Chapter 8 problems

ch8-problems
- 8-1
- 8-2
- 8-3
- 8-4
- 8-5
- 8-6
- 8-7

ch8-problems

8-1

a.

There are total $n!$ permutations and therefore $n!$ unique leaves, every permutation is equally likely, and the algorithm is deterministic, thus there are exactly $n!$ leaves labeled by $1/n!$, we labeled the rest by $0$.
b.

Let $d_T(i)$ denote the depth of leaf $i$ in tree $T$, and $i \in T$ denote the leaf $i$ of the tree $T$, we have
\begin{align*} D(T) &=\sum_{i\in T}d_T(i)\\ &=\sum_{i\in LT}d_T(i)+\sum_{i\in RT}d_T(i)\\ &=\sum_{i\in LT}(d_{LT}(i)+1)+\sum_{i\in RT}(d_{RT}(i)+1)\\ &=\sum_{i\in LT}d_{LT}(i)+\sum_{i\in RT}d_{RT}(i)+\sum_{i\in T}1\\ &=D(LT)+D(RT)+k \end{align*}
c.

We have
\begin{align*} d(k) &=min\{D(T)\}\\ &=min\{D(LT)+D(RT)+k\}\\ &=min_{1\leq i\leq k-1}\{D(LT)+D(RT)+k\} &\text{, let $i$ to be the number of leaves in $LT$}\\ &=min_{1\leq i\leq k-1}\{min\{D(LT)\}+min\{D(RT)\}+k\} &\text{, the shapes of the left tree and the right tree are arbitrary}\\ &=min_{1\leq i\leq k-1}\{d(i)+d(k-i)+k\} \end{align*}
d.

Define $f(i) = i\lg i+(k-i)\lg(k-i)$, then we have
\begin{align*} f'(i)&=\frac{\ln i-\ln(k-i)}{\ln 2}\\ f''(i)&=\frac{\frac{1}{i}+\frac{1}{k-i}}{\ln 2} \end{align*}
When $1\leq i\leq k-1$, we have $f''(i)\geq 0$, thus $f(i)$ is a convex function, and we have $f'(1)<0$ and $f'(k-1)>0$, therefore there is a critical point in $1\leq i\leq k-1$, the critical point occurs at $i=k/2$ which $f'(k/2)=0$, i.e., the function $f(i)$ is minimized at $i=k/2$.

Then we use substitution method to prove the assumption $d(k)=\Omega(k\lg k)$, first we guess that $d(k)\geq ck\lg k$ for some constant $c>0$ when $k\geq 1$, then we perform mathematical induction.

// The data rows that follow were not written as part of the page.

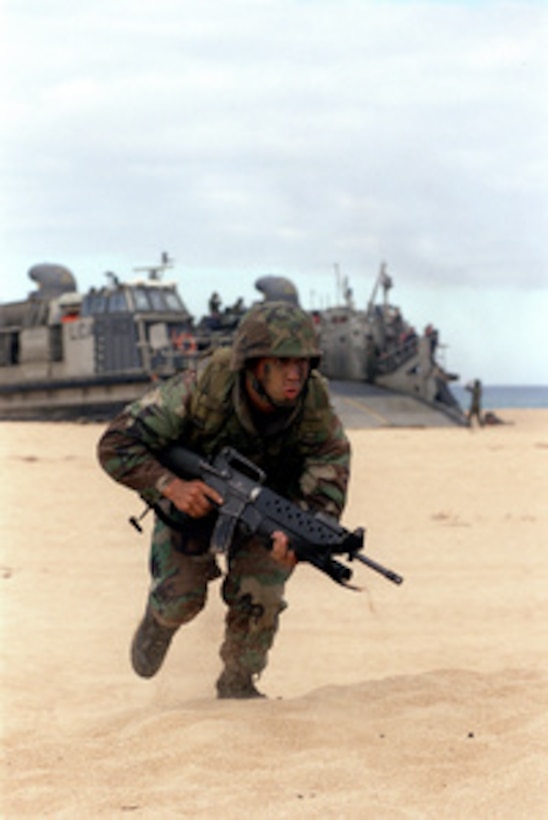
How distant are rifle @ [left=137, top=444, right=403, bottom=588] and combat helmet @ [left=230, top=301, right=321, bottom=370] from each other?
0.36 meters

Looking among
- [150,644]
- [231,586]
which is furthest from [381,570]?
[150,644]

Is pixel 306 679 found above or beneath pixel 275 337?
beneath

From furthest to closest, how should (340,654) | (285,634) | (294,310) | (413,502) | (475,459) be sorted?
1. (475,459)
2. (413,502)
3. (285,634)
4. (340,654)
5. (294,310)

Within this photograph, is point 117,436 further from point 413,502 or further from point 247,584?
point 413,502

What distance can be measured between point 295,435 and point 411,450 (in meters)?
12.6

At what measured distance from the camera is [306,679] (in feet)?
19.4

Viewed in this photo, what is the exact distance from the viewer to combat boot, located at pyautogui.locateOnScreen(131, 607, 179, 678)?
5031 millimetres

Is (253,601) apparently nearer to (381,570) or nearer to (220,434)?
(220,434)

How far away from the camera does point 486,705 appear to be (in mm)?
4508

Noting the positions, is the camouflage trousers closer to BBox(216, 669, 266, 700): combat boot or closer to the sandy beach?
BBox(216, 669, 266, 700): combat boot

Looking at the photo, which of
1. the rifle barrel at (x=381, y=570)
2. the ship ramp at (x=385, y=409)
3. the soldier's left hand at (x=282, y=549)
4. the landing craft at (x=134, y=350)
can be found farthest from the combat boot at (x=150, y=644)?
the ship ramp at (x=385, y=409)

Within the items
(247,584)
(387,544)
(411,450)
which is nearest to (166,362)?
(411,450)

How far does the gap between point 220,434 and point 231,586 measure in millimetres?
640

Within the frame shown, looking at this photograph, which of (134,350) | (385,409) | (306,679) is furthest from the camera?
(385,409)
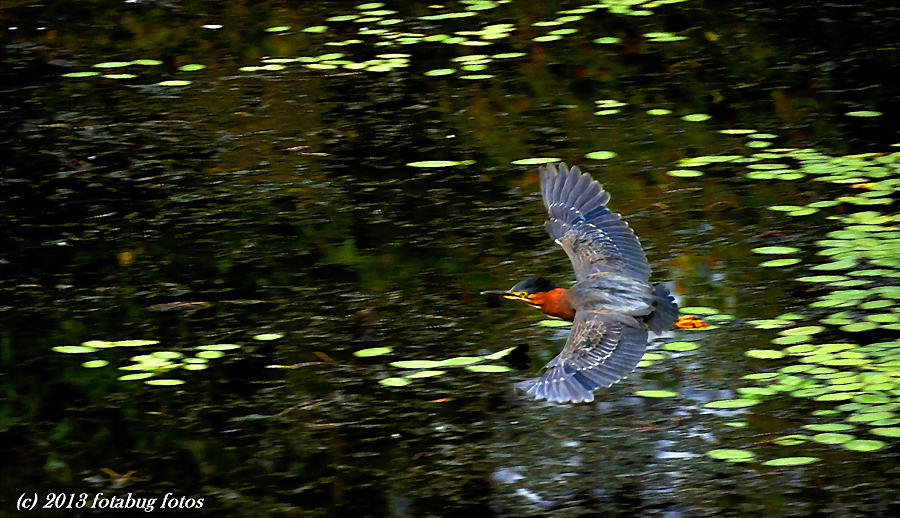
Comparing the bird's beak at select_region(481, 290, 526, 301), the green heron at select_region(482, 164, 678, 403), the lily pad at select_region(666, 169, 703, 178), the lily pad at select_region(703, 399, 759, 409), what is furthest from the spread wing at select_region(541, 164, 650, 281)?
the lily pad at select_region(666, 169, 703, 178)

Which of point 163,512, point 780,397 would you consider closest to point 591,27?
point 780,397

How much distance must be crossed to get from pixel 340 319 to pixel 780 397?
169 cm

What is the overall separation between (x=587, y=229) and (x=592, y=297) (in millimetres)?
402

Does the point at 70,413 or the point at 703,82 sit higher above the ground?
the point at 703,82

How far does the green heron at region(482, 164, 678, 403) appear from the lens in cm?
390

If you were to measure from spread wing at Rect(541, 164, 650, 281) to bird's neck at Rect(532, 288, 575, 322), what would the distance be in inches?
4.3

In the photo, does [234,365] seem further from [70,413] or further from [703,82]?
[703,82]

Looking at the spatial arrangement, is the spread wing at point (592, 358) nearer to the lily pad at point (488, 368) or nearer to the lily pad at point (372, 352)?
the lily pad at point (488, 368)

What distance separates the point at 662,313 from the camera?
4238mm

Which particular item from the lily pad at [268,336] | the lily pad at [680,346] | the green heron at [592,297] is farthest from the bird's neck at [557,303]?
the lily pad at [268,336]

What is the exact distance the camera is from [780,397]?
13.6 feet

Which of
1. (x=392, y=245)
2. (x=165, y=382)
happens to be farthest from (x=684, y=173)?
(x=165, y=382)

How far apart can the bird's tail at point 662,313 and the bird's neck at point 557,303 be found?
0.28 m

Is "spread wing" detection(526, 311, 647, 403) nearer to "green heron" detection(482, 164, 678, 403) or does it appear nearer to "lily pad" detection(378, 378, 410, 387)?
"green heron" detection(482, 164, 678, 403)
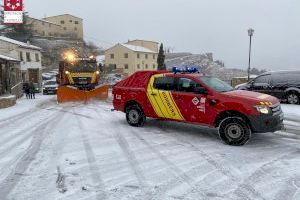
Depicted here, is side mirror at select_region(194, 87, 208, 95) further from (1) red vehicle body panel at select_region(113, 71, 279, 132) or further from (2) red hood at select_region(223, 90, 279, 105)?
(2) red hood at select_region(223, 90, 279, 105)

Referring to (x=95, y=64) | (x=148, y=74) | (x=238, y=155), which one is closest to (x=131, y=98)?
(x=148, y=74)

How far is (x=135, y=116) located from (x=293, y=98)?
9.80 metres

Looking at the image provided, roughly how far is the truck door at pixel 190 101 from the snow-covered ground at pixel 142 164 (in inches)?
24.1

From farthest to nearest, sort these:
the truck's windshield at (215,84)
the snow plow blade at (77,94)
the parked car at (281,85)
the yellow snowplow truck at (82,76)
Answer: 1. the yellow snowplow truck at (82,76)
2. the snow plow blade at (77,94)
3. the parked car at (281,85)
4. the truck's windshield at (215,84)

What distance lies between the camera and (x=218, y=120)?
936cm

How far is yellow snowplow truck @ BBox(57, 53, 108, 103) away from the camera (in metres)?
19.8

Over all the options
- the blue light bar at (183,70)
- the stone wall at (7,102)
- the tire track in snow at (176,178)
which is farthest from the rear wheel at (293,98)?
the stone wall at (7,102)

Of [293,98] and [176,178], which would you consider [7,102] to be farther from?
[176,178]

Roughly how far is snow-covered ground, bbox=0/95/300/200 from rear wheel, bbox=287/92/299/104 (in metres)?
6.46

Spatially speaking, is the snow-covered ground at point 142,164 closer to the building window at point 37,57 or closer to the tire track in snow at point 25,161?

Base case: When $k=1$, we have $d(1) \geq 0$.

Inductive step: We have
\begin{align*} d(k) &=min_{1\leq i\leq k-1}\{d(i)+d(k-i)+k\}\\ &\geq min_{1\leq i\leq k-1}\{ci\lg i+c(k-i)\lg(k-i)+k\}\\ &=ck\lg k+(1-c)k\\ &\geq ck\lg k &\text{, when $c\leq 1$} \end{align*}
In conclusion, we have $d(k) = \Omega(k\lg k)$.
e.

There are more than $n!$ leaves in $T_A$, thus we have $D(T_A)\geq d(k)=\Omega(n!\lg(n!))$, and the average case time is $E[D(T_A)/n!]=\Omega(lg(n!))=\Omega(n\lg n)$.
f.

The needed leaves do not reduce from a randomization node to any of its children, therefore if we replace each randomization node with its child which minimizing the external path length, we will get a deterministic comparison sort $A$ whose expected number of comparisons is no more than those made by $B$.

8-2

a.

The counting sort algorithm.

BIT-SORT(A)
    i = 1
    j = A.length
    while j > i
        if A[i] == 0
            i = i + 1
            continue
        if A[j] == 1
            j = j - 1
            continue
        exchange A[i] with A[j]
        i = i + 1
        j = j - 1

c.

The insertion sort algorithm.
d.

The sorting algorithm from part (a) can be used as the intermediate sorting algorithm in RADIX-SORT, because the sorting algorithm must be stable for RADIX-SORT to work, and the algorithm should have linear running time so that RADIX-SORT sorts $n$ records with $b$-bit keys in $O(bn)$ time.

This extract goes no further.